▶ [Problem statement]: Please duplicate the passage of the hydrogen water patent text between "BRIEF DESCRIPTION OF" and "gas to mice.", inclusive, keeping every word unchanged.

▶ [Source passage]:
┌────────

This description includes part or all of the contents as disclosed in the description and/or drawings of Japanese Patent Application No. 2006-235922, which is a priority document of the present application.

BRIEF DESCRIPTION OF THE DRAWINGS

FIG. 1 shows an image of a water supply bottle for administration of hydrogen water to mice.

FIG. 2 shows an apparatus for administration of hydrogen gas to mice.

FIG. 3 shows stained liver fat images of a mouse to which hydrogen water was administered and mice to which the same was not administered.

FIG. 4 shows liver fat accumulation in mice to which hydrogen water was administered and that in mice to which the same was not administered.

FIG. 5 shows Oil-Red-O-stained artery images of an apoE-KO mouse to which hydrogen water was administered and an apoE-KO mouse to which the same was not administered.

FIG. 6 shows artery thickening in apoE-KO mice to which hydrogen water was administered and that in apoE-KO mice to which the same was not administered.

FIG. 7 shows weight changes in apoE-KO mice to which hydrogen water was administered and apoE-KO mice to which the same was not administered.

└────────

(Dataset entries)
┌────────

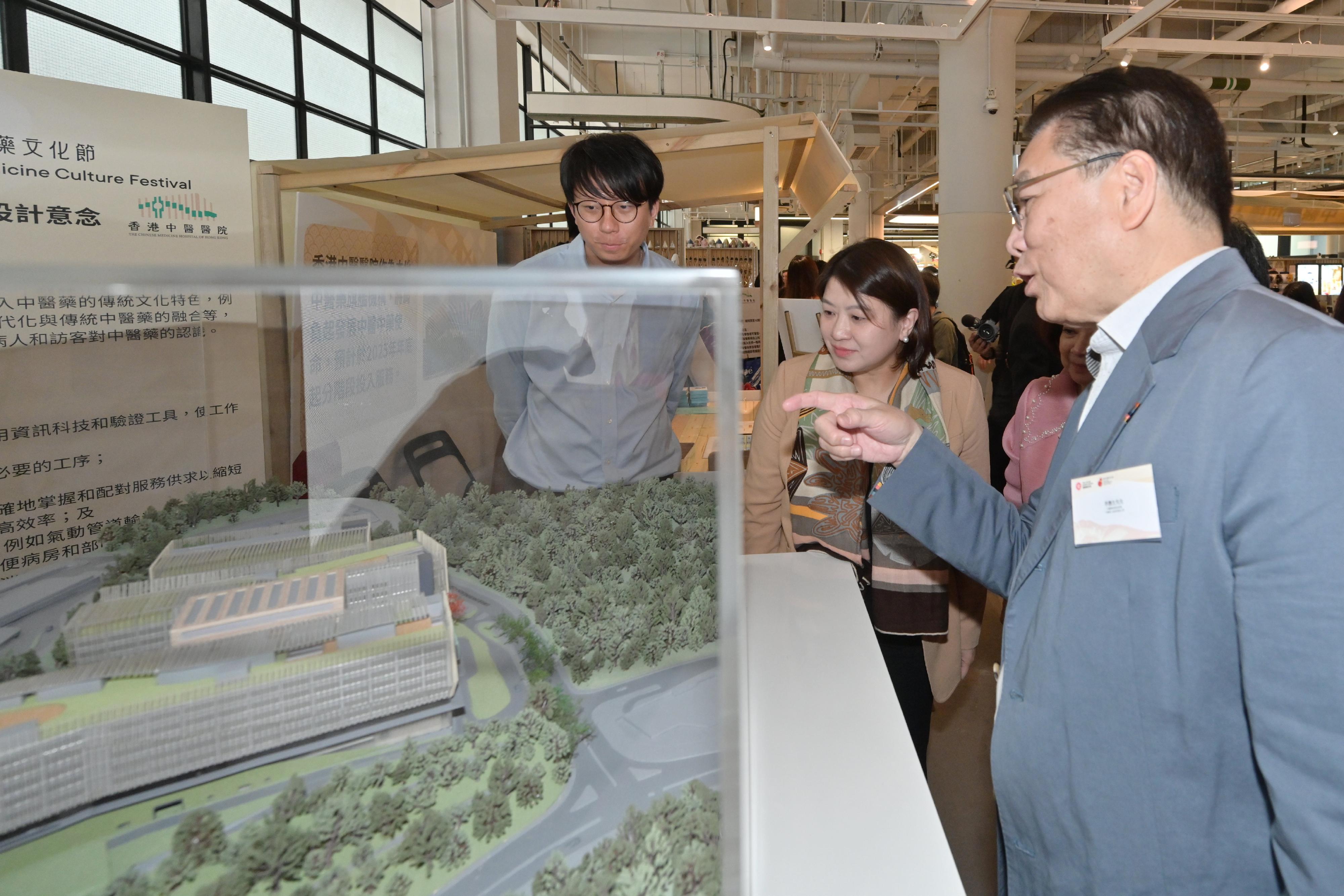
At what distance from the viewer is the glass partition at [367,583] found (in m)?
0.59

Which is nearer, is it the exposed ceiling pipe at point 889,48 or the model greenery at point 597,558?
the model greenery at point 597,558

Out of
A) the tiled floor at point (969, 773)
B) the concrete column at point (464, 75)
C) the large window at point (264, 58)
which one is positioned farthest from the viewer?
the concrete column at point (464, 75)

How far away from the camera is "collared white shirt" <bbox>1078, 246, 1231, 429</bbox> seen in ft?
2.81

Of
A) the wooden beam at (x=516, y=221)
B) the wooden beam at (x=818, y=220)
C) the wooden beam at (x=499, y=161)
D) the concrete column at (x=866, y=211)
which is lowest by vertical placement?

└────────

▶ [Your solution]:
BRIEF DESCRIPTION OF THE DRAWINGS

FIG. 1 shows an image of a water supply bottle for administration of hydrogen water to mice.

FIG. 2 shows an apparatus for administration of hydrogen gas to mice.